On Wednesday, March 11, Seminarians for Justice spent the day in the state capital of Springfield. We gathered before sunrise and piled into a van to join the community organization SOUL and other faith, community, and labor groups from across Illinois, in response to a proposed budget which, in the words of Rev. Dr. Martin Luther King, Jr., takes necessities away from the many to give luxuries to the few. Anna Ernst (MDiv Middler), Drew Rindfleisch (MDiv Senior), and recent graduate Ben Adams (MDiv 2014) had previously undergone civil disobedience training and were prepared to risk arrest and spend the day in jail if necessary, although in the end no arrests took place.

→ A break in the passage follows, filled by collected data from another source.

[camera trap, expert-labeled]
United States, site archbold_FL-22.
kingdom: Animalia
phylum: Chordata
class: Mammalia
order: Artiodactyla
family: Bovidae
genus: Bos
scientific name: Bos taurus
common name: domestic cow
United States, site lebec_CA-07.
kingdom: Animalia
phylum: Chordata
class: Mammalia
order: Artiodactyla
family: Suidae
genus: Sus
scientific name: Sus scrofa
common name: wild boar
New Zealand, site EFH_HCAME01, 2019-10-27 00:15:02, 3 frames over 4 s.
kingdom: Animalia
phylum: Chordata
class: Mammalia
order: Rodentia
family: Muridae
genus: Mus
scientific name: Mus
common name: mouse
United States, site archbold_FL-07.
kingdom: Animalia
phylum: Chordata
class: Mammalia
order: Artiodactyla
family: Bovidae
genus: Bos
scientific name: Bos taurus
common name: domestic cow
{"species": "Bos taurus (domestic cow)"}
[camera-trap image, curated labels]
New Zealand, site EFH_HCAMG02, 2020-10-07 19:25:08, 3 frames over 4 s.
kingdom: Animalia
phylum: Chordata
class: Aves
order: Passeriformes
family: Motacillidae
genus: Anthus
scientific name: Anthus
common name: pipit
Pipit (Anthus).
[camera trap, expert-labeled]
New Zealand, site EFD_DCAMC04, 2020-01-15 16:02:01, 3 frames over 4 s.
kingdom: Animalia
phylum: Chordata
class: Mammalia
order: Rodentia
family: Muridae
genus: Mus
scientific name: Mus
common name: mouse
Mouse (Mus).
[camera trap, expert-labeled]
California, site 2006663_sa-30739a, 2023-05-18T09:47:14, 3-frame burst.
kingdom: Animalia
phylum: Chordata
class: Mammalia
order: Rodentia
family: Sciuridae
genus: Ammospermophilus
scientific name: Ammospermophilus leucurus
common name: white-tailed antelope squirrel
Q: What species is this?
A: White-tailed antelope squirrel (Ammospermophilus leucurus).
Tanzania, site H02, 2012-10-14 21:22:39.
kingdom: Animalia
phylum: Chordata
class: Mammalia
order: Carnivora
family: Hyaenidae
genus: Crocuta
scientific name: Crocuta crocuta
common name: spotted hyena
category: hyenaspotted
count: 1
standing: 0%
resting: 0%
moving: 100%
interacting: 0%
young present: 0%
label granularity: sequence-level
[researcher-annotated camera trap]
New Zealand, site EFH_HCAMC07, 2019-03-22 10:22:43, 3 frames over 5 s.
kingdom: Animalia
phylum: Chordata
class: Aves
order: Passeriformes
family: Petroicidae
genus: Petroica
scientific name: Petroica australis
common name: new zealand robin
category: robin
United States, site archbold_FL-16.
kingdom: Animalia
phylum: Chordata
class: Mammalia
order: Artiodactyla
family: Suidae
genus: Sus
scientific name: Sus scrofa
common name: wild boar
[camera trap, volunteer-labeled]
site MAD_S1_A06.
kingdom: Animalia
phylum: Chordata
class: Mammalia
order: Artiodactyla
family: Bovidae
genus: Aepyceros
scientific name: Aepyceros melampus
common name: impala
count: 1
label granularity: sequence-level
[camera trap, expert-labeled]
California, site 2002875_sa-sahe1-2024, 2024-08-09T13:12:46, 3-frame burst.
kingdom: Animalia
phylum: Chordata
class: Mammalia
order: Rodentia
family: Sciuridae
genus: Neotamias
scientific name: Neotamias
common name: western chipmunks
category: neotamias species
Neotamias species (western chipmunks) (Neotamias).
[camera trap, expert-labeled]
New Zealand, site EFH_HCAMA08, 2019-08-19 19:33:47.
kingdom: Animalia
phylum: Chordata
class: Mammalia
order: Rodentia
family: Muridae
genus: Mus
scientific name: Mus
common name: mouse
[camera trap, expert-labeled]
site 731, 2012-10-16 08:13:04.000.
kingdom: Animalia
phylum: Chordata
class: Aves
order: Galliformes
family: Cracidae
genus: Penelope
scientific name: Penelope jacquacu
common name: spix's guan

In February Illinois’ newly elected Governor Bruce Rauner proposed a budget that would make deep cuts into a seemingly endless series of government programs and social services that are essential to some of the most vulnerable members of our society, and also maintain the overall quality of life for the vast majority of people in the state. This includes cuts to services for people who are homeless, people with disabilities, young adults who were wards of the state; cuts to public transportation, higher education, antiviolence programs; and on and on.
Governor Rauner and others have rationalized these cuts by claiming that the state budget faces a huge deficit, and that therefore there is no alternative. But this rationale leaves out another part of the story, and that’s the power of the very wealthy in state politics. Due to an array of loopholes, 2/3 of corporations that do business in the state pay nothing in corporate income tax to the state, including 1/3 of the companies on the Fortune 100 list. In addition, Illinois has one of the most regressive tax structures in the country. This means that the richer you are, the lower your tax rate will be. This is largely due to the fact that the state constitution currently mandates that the income tax rate must be flat (i.e., the state does not charge higher tax rates at higher income brackets). Our statewide coalition has developed a set of progressive revenue proposals that would allow the state government to address the deficit without placing the burden on the most vulnerable.
So we went to Springfield to demand a fairer, more progressive tax system in order to avoid cuts to state spending on health care, education, and social services of all kinds. Hundreds staged a march to the Governor’s mansion, while hundreds of others filled the legislature and we staged two protest actions in the Chamber of the House of Representatives and outside of the Governor’s office. Anna explains why she decided to participate:
“In the ELCA bylaws, under guidelines for ordained ministry, the 7th and final guideline is to ‘speak publicly to the world in solidarity with the poor and the oppressed, calling for justice and proclaiming God’s love to the world.’ As a candidate for ordained ministry, I feel morally obligated and called to make it very clear to our elected officials that the proposed budget is not just. The budget clearly strips resources from those who already struggle, and there are other funding sources available that will NOT hurt the poor and the oppressed. We do not have a budget crisis in Illinois. We have a revenue crisis, a spiritual crisis, and a crisis of conscience. As concerned faith leaders we must make it very clear when we believe that proposed policies are in conflict with our call to serve the church and the world.”
The day of action was covered widely in the news media, including the Chicago Tribune. Drew was interviewed in this TV news segment and a very fine photo of Ben outside of the Governor’s office is featured in this news story.
The fight for a fairer, more just state budget continues, but we did achieve one important goal: we established that there is in fact an alternative to these cuts.